» **Requirement**:
Beginning with the first line of the data below, set down each line exactly through the line that contains "genus: Panthera".
Given data START
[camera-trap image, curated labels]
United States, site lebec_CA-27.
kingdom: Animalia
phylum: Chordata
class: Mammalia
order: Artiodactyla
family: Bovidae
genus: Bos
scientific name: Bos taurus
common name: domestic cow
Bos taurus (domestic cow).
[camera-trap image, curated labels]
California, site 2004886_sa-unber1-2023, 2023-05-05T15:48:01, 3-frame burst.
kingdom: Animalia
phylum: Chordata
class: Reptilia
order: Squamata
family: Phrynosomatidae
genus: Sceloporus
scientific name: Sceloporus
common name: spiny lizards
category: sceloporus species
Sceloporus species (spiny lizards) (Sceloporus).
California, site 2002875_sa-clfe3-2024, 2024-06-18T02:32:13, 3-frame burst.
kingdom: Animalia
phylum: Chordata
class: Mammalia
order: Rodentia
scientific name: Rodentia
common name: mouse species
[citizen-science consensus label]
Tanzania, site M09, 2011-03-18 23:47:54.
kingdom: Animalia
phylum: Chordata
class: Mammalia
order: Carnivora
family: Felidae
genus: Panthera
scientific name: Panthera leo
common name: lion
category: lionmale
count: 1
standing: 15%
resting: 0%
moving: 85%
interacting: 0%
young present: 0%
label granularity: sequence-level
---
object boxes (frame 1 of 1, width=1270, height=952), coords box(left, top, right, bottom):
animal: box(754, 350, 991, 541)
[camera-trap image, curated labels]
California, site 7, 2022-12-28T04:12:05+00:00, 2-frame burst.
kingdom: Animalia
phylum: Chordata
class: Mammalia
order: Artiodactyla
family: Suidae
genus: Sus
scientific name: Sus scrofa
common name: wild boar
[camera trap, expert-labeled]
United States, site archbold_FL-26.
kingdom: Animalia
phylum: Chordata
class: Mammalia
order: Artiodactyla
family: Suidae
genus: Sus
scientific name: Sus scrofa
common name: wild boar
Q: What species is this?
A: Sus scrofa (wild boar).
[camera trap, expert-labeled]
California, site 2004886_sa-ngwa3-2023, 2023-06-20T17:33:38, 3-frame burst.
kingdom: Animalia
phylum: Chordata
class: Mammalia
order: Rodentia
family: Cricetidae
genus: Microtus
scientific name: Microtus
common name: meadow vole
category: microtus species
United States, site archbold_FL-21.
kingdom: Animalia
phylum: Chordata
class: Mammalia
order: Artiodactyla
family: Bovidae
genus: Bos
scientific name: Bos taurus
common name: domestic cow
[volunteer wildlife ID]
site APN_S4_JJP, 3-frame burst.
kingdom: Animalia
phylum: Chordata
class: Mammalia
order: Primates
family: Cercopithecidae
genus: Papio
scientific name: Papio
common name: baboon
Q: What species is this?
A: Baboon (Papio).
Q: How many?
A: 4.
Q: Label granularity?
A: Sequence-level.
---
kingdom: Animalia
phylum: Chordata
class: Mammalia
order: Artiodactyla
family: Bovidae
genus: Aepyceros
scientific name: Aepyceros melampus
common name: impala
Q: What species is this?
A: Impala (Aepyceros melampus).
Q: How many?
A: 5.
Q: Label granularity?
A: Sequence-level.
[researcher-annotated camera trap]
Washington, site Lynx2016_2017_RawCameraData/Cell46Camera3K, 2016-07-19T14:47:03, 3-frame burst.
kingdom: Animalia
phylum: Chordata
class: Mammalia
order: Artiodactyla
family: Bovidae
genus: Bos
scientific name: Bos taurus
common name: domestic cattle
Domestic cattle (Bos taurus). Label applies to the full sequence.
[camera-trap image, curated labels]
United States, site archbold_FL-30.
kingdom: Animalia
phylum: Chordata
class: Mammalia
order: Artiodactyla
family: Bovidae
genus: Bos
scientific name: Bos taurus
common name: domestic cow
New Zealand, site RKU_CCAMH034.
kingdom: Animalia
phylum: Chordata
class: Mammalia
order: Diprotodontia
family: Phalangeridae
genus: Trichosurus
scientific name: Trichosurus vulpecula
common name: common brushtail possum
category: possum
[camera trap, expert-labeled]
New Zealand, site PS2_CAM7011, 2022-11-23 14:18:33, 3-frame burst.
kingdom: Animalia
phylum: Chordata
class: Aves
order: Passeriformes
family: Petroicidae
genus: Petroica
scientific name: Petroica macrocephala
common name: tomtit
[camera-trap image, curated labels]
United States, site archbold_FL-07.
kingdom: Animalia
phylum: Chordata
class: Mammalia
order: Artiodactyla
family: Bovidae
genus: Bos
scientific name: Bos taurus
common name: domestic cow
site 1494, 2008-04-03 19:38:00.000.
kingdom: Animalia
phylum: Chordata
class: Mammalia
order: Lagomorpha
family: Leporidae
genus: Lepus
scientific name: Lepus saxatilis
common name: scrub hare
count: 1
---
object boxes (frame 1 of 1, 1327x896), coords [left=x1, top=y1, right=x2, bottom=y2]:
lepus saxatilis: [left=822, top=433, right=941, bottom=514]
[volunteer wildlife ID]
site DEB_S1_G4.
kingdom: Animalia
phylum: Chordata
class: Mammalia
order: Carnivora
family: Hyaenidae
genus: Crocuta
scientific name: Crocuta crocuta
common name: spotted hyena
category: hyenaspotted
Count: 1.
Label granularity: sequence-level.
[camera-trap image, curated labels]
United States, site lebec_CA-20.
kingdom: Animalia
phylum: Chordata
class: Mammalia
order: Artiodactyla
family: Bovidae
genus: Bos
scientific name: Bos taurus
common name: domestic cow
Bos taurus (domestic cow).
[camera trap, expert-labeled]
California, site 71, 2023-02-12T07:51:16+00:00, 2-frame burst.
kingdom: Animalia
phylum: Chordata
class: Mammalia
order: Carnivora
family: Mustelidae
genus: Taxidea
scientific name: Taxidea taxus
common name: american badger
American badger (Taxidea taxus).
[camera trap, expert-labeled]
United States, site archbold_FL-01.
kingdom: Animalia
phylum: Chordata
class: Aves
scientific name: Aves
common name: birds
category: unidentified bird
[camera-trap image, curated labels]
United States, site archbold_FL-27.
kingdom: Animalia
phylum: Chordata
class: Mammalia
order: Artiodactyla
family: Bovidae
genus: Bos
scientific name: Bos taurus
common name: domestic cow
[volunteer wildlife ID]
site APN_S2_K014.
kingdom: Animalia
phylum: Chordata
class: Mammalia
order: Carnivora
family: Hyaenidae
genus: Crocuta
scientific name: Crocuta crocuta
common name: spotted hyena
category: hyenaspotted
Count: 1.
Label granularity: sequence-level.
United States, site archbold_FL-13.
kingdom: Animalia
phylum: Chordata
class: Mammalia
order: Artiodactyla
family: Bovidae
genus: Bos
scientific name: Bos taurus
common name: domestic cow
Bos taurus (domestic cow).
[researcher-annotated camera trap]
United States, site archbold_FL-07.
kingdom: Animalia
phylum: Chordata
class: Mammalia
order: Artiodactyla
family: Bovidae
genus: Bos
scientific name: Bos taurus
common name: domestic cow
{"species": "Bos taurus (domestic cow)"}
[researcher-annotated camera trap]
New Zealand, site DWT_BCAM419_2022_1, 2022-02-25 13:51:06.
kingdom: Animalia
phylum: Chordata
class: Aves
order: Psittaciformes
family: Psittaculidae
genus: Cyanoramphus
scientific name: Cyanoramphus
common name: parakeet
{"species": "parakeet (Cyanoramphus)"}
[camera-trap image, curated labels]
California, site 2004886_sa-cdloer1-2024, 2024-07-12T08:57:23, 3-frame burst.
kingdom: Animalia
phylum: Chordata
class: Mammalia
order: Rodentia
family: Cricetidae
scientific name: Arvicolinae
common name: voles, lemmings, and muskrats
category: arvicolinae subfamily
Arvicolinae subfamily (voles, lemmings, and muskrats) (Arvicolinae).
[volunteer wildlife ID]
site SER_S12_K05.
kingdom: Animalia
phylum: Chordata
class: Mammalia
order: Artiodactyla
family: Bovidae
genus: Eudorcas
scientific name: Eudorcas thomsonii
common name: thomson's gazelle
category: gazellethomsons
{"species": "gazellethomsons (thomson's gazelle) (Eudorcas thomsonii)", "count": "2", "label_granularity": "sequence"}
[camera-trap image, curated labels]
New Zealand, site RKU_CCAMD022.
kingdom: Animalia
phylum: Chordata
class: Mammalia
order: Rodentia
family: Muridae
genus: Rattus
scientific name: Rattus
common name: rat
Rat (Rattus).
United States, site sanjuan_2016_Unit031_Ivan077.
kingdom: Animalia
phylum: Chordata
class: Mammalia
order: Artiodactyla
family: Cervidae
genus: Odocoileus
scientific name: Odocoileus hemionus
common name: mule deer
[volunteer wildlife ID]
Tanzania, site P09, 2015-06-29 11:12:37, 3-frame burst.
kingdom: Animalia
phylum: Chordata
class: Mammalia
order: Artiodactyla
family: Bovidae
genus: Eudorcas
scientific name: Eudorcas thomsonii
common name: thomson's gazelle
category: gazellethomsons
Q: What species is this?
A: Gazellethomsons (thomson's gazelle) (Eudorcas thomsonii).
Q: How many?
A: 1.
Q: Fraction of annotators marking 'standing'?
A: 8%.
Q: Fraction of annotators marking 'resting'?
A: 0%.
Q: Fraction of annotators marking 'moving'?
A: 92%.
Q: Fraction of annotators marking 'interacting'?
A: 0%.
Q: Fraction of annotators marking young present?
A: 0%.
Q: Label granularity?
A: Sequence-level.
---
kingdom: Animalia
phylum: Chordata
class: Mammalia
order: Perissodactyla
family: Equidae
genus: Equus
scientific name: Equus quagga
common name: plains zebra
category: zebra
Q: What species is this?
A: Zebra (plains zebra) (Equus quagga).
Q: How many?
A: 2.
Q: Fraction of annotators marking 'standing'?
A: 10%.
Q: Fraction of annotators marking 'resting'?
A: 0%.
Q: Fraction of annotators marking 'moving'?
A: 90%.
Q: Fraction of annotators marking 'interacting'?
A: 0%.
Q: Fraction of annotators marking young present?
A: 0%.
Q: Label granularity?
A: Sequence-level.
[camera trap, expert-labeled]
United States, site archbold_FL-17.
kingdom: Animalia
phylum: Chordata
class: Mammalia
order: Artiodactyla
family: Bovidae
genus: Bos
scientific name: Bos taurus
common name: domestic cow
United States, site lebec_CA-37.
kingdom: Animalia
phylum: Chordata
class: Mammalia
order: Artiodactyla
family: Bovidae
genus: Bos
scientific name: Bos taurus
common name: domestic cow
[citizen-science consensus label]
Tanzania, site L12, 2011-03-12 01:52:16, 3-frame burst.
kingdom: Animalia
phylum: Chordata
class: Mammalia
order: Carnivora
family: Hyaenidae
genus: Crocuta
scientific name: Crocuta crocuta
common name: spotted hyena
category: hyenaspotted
Given data END
» **Exercise result**:
[camera-trap image, curated labels]
United States, site lebec_CA-27.
kingdom: Animalia
phylum: Chordata
class: Mammalia
order: Artiodactyla
family: Bovidae
genus: Bos
scientific name: Bos taurus
common name: domestic cow
Bos taurus (domestic cow).
[camera-trap image, curated labels]
California, site 2004886_sa-unber1-2023, 2023-05-05T15:48:01, 3-frame burst.
kingdom: Animalia
phylum: Chordata
class: Reptilia
order: Squamata
family: Phrynosomatidae
genus: Sceloporus
scientific name: Sceloporus
common name: spiny lizards
category: sceloporus species
Sceloporus species (spiny lizards) (Sceloporus).
California, site 2002875_sa-clfe3-2024, 2024-06-18T02:32:13, 3-frame burst.
kingdom: Animalia
phylum: Chordata
class: Mammalia
order: Rodentia
scientific name: Rodentia
common name: mouse species
[citizen-science consensus label]
Tanzania, site M09, 2011-03-18 23:47:54.
kingdom: Animalia
phylum: Chordata
class: Mammalia
order: Carnivora
family: Felidae
genus: Panthera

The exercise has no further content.